Figure 6. Identification of transcripts encoding multiple genes.

These ORFs belong to the same transcript, and have significant matches to different proteins. (a) Genes on the reverse strand, having no overlap - clathrin light chain (value=3E-126) and a leucine repeat rich receptor-like serine/threonine protein kinase (E-value=0). (b) Genes on the same strand, having no overlap - RING/U-box superfamily protein (E-value=7E-149) and a homeodomain-like superfamily protein isoform (E-value=0).

Single transcripts with two ORFs

Some transcripts were associated with multiple ORFs with distinct significant matches in the ‘nr’ database. We demonstrate this for the transcript C8909_G1_I1, which had two ORFs - ORF_104 (length = 331) and ORF_45 (length = 390) which matched to a clathrin light chain36 (Uniprot id:XP_006481016.1, E-value=3E-126) and a leucine repeat rich receptor-like serine/threonine protein kinase37 (Uniprot id: XP_007026739.1, E-value=0), respectively. These ORFs were on opposite strands, and did not overlap. It was not possible to ascertain which was the correct gene product, and it is a distinct possibility that both strands were transcribed38. A slightly different situation arose when both the ORFs were on the same strand39, as in the case of the transcript C54995_G6_I2. For example, in transcript C54995_G6_I2, there were two ORFs - ORF_157 (length = 464) and ORF_231 (length = 543) that matched to a RING/U-box superfamily protein40 (Uniprot id: XP_007042454.1, E-value=7E-149) and a homeodomain-like superfamily protein isoform41 (Uniprot id: XP_007030696.1, E-value=0), respectively. Both of these proteins were on the same (reverse) strand of the transcript. These transcripts are candidates for chimeric42 or fusion43 genes, since the ribosome is known to bypass small nucleotide stretches separating two ORFs44.

Highly transcribed genes

Table 1 shows the transcripts with the highest counts. Interestingly, the most abundant transcript had no homologous counterpart in the full BLAST ‘nr’ or ‘nt’ database (GenBank accession: C52369_G2_I1). A proline-rich protein (PRP), a part of the protein superfamily of cell wall proteins consisting of extensins and nodulins, was found to have the second most abundant transcript23,45. Proline comprises 19% of the amino acids in the ORF of this transcript. PRPs are found as structural proteins in wood, and it was hypothesized that these proteins occur in the xylem cell walls during ligniflication, and influence the properties of wood46. PRPs were associated with carrot storage root formation47, were wound and auxin inducible47 and implicated in cell elongation48. PRPs are also an integral component of saliva responsible for the precipitation of antinutritive and toxic polyphenols by forming complexes49. Two DNAJ/HSP40 chaperone proteins, which are involved in proper protein folding, transport and stress response, showed high transcriptional levels28. Two DNAJ/HSP40 chaperone homologs (GenBank accession id: BI677935 and BI642398) were shown to be differentially expressed during summer at the sapwood/heartwood TZ of black locust50. The transcription levels of dehydrin-related proteins were shown to be seasonally regulated in the wood of deciduous trees26,51. However, this dehydrin protein is homologous to a 24kDa dehydrin (Uniprot id: AGC51777) from Jatropha manihot, a drought resistant plant52, unlike the ~100kDa proteins investigated in 26. Senescence-associated proteins, and the related tetraspanins, were also highly transcribed27. One highly expressed transcript was homologous to a protein that is yet to be characterized.
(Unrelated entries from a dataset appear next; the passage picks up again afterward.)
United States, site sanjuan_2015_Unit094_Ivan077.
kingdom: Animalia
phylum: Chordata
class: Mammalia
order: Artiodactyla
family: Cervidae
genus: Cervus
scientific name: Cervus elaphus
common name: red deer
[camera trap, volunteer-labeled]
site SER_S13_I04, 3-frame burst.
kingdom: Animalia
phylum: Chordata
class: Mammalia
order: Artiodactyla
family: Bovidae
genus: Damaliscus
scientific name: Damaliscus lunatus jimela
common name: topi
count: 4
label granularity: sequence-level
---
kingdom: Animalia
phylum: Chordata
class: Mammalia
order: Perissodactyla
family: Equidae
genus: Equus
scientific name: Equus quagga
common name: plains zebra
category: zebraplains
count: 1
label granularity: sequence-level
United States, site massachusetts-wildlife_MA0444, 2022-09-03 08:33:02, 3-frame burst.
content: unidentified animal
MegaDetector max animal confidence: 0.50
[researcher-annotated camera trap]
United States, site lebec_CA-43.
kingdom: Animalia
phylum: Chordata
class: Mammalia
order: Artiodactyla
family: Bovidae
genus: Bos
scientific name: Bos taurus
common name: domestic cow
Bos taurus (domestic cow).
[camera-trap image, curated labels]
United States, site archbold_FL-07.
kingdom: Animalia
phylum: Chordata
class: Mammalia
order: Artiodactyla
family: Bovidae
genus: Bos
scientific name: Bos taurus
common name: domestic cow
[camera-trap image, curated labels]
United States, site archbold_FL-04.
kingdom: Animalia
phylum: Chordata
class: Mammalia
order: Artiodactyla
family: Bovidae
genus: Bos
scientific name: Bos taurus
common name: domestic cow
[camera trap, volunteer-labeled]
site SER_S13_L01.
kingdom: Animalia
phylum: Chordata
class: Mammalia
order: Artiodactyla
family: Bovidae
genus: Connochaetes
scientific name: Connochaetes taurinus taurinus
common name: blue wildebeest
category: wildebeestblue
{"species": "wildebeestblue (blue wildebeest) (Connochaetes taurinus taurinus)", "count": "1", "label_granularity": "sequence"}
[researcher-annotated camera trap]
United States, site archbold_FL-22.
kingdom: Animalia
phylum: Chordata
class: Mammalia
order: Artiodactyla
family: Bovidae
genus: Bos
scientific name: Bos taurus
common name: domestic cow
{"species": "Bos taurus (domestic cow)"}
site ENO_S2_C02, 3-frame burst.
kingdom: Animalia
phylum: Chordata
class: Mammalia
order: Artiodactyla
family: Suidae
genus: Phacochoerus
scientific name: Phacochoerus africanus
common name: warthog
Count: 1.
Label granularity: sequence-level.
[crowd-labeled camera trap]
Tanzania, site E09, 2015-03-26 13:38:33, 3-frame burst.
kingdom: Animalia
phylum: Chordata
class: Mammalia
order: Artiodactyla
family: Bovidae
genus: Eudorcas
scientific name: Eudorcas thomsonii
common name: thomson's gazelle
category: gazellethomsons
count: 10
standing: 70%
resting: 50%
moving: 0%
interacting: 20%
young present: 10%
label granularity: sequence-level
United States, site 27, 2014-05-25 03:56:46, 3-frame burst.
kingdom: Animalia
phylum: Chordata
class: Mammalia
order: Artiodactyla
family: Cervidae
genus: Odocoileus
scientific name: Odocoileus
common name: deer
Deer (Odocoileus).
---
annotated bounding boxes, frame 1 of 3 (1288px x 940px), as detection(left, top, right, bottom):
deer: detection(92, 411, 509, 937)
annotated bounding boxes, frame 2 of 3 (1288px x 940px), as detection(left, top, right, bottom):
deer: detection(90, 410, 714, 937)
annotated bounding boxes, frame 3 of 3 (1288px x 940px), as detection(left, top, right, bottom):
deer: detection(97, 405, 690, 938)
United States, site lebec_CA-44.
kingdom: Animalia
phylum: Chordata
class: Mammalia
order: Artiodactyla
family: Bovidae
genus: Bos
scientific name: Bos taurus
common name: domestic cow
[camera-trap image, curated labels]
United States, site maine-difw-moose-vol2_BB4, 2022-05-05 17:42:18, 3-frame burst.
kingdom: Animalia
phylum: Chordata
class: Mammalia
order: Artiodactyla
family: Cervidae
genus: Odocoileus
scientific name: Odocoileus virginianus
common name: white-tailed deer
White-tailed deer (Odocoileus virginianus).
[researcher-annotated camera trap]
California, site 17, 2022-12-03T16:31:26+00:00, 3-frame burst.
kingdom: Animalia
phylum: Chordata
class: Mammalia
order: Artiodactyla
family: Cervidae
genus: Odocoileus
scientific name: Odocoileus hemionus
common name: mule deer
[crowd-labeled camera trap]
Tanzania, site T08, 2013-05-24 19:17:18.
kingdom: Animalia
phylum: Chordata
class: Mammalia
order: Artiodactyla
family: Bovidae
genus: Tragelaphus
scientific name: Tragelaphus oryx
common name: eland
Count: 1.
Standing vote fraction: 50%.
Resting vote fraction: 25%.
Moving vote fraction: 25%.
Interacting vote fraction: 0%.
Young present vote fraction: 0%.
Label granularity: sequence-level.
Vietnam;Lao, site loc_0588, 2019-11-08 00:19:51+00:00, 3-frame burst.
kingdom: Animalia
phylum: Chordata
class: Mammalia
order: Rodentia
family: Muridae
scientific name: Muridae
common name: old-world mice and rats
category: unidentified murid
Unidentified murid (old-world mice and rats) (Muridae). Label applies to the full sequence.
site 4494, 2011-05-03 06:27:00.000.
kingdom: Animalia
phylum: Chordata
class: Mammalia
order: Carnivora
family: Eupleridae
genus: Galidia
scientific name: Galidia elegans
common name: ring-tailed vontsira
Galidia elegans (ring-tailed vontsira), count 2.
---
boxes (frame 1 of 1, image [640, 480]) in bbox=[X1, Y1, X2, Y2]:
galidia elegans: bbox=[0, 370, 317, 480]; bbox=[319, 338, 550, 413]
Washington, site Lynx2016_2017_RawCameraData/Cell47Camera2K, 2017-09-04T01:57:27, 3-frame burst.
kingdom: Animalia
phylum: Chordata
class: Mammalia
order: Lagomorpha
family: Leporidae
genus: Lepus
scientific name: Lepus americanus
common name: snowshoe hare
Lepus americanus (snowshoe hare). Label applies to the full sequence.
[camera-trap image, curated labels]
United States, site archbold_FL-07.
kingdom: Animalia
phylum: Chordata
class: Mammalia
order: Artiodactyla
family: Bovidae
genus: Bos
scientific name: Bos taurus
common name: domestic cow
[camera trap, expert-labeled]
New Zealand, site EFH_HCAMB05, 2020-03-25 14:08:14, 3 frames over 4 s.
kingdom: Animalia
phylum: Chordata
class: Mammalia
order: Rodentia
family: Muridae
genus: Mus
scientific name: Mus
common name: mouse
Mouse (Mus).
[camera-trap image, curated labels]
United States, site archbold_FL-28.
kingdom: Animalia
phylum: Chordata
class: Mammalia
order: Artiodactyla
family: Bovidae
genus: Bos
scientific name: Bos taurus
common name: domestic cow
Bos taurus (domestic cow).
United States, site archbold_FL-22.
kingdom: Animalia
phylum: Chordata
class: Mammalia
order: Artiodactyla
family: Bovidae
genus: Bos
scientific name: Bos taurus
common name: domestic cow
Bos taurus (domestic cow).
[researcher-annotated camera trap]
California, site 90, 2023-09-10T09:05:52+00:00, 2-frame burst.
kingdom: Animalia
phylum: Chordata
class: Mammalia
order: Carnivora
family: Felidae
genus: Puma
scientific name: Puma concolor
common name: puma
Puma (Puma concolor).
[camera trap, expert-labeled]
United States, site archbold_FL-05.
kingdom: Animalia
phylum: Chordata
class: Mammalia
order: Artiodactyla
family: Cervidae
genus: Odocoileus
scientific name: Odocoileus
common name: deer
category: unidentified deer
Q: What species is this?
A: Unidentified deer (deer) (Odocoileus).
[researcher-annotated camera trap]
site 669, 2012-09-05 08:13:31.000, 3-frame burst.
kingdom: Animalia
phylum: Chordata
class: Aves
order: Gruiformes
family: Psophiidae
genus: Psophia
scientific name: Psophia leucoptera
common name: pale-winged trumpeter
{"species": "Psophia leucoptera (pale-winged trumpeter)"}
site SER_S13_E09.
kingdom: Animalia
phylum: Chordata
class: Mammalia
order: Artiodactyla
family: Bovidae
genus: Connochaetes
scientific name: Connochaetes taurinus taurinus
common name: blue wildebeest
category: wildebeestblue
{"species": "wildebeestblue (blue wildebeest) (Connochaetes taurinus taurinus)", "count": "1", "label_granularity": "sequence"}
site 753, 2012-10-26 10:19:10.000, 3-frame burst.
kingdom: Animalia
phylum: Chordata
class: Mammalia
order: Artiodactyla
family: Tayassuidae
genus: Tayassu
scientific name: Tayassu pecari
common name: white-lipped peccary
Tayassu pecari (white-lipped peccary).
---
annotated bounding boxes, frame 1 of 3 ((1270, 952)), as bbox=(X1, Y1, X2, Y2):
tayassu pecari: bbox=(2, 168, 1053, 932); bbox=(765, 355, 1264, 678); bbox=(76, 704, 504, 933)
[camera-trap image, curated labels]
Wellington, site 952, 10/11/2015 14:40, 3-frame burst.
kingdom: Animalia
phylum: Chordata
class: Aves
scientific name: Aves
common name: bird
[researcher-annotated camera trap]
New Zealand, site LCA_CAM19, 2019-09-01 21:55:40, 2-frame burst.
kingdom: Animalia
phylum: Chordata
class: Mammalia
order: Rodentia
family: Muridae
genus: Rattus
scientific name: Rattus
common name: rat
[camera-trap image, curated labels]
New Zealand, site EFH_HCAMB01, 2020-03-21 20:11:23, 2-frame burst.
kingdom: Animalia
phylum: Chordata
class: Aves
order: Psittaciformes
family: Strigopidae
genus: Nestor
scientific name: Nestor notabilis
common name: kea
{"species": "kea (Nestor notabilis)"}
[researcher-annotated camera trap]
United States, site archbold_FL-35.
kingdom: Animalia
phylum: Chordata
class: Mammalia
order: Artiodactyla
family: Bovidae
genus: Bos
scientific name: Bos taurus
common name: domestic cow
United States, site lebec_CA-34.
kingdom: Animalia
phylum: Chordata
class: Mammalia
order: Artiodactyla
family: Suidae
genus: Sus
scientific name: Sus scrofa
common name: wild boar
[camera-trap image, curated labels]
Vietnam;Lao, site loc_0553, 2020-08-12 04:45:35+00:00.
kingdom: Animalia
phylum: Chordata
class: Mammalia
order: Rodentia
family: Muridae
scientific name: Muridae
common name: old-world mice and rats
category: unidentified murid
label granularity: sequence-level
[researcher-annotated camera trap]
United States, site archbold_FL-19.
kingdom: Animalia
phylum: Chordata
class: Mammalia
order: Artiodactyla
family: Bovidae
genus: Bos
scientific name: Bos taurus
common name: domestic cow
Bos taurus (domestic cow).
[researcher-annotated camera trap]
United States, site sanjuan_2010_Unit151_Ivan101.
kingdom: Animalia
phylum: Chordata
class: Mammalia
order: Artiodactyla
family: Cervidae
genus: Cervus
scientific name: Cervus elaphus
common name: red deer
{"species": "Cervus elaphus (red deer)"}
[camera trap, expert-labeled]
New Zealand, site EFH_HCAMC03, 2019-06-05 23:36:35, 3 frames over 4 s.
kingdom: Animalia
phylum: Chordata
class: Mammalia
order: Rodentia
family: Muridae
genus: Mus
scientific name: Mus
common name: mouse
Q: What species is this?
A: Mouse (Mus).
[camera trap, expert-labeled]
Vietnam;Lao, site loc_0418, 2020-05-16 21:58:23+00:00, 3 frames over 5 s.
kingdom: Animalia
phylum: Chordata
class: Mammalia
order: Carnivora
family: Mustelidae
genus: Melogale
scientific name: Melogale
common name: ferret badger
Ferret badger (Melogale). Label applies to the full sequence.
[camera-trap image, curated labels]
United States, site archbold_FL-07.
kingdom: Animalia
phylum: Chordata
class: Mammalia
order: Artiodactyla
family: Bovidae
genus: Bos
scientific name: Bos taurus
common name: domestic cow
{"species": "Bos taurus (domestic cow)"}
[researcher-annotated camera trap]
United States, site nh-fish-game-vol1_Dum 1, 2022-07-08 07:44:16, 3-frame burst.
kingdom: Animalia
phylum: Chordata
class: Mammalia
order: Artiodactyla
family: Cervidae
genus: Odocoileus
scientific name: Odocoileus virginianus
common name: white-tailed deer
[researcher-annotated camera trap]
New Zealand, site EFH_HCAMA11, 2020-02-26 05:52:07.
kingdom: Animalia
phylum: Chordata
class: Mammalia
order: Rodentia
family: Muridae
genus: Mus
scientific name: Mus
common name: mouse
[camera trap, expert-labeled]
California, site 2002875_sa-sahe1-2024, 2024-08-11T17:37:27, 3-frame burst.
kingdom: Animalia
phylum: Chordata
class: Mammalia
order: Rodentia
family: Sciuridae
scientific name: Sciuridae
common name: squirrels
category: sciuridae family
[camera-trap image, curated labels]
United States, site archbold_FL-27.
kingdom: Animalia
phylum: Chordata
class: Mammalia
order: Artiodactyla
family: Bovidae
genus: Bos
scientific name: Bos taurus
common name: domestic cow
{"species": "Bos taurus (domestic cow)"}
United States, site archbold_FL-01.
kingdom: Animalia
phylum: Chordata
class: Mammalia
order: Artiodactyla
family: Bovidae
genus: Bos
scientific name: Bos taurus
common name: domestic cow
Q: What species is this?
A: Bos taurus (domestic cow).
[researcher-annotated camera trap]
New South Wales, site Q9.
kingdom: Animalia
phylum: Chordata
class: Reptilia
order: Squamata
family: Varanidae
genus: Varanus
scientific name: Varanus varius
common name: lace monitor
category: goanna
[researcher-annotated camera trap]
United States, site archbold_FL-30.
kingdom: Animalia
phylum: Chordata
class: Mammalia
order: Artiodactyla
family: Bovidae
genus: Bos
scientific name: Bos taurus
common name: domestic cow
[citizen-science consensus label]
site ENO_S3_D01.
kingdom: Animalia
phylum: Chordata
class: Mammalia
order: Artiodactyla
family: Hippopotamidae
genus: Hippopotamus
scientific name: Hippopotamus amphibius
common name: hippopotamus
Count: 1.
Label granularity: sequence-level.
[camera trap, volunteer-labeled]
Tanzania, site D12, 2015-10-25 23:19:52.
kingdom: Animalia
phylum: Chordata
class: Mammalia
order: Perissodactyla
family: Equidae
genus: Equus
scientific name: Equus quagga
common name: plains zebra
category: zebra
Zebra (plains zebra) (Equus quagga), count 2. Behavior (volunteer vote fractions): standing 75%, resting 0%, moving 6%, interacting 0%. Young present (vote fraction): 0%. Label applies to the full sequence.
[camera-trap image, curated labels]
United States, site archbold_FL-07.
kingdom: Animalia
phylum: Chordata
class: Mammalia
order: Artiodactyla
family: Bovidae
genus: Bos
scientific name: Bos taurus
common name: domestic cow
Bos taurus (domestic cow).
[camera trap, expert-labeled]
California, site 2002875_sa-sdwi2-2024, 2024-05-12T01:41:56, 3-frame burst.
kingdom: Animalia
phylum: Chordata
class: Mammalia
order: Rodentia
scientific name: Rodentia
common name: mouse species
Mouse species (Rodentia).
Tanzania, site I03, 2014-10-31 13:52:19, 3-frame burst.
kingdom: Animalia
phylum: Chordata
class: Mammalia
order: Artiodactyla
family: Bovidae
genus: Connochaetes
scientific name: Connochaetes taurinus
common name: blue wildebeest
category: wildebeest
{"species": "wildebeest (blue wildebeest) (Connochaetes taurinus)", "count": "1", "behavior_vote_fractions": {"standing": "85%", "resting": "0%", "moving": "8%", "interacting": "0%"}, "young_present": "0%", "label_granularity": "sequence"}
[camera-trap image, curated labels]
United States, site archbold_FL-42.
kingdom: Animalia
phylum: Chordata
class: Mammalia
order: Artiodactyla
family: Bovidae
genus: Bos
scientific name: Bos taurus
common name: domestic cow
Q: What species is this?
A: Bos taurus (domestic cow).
Table 1. A sample of highly transcribed genes with high normalized counts (NC).

There are several highly transcribed genes in the representative sample of the transcriptome from the tissue at the heartwood/sapwood transition zone (TZ) in black walnut that did not have any significant homologs (NSL) in the complete ‘nr’ or ‘nt’ database. For the ‘nr’ database, we use the three longest ORFs as query. The significance of dehydrins, senescence-associated and DNAJ proteins can be observed through their transcription abundance.

IDNCDescriptionE-value
C52369_G2_I143040NSL (putative extensin based on amino acid composition)-
C51134_G2_I215200ref|XP_008224364.1|PREDICTED: extensin-like [Prunus mume]1e-08
C40830_G1_I114169ref|XP_006365673.1|dnaJ protein homolog isoform X2 [Solanum tuberosum]0
C46581_G1_I110651PREDICTED: Probable zinc transporter protein [Phoenix dactylifera]8e-09
C51134_G2_I310631emb|CAN59948.1|hypothetical protein VITISV_043422 [Vitis vinifera]6e-09
C44353_G2_I17769gb|AGC51777.1|dehydrin protein [Manihot esculenta]6e-09
C44353_G1_I16652gb|AAF01465.2|AF190474_1 bdn1 [Paraboea crassifolia]2e-19
C43130_G3_I16601gb|KEH16988.1 |j senescence-associated protein, putative [Medicago truncatula]2e-129
C44922_G1_I15584ref|XP_008363477.1|tetraspanin-3-like [Malus domestica]2e-169
C40830_G1_I25113ref|XP_007010484.1|DNAJ [Theobroma cacao]0

Finding genes

We demonstrated the (iterative) gene finding methodology in YeATS on a transcription factor that has an AP2 DNA binding motif (RAP2.6L in Arabidopsis, At5g13330)53. This protein showed differential tissue specific expression, and is likely to be involved in plant developmental processes and stress response54. Recently, the sequence of a homolog of RAP2.6L was deduced (Uniprot id: C1KH72, JnRap2) from an EST sequence isolated from tissue at the heartwood/sapwood TZ in black walnut (Juglans nigra L.), and its role in the integration of ethylene and jasmonate signals in the xylem and other tissues was established55,56. Using the sequence of JnRap2, we probed for other RAP2 genes in the TZ of walnut. We found three possible genes (C38523_G2_I1, C53728_G7_I1 and C53728_G7_I2) (Figure 7). It was observed that C53728_G7_I2 was closest to the JnRap2 gene (97.4% identity, 98.2% similar), and is probably the same gene. C53728_G2_I1 was also significantly homologous to the JnRap2 gene (84.4% identity, 92.4% similar), and it appears to be an allelic or splice variant, a conflict that can be resolved after the publication of the complete walnut genome. Raw counts (see Supporting information) demonstrated that the transcript C38523_G2_I1 had negligible expression levels in TZ, corroborating the previous detection of only one RAP2 protein in 55.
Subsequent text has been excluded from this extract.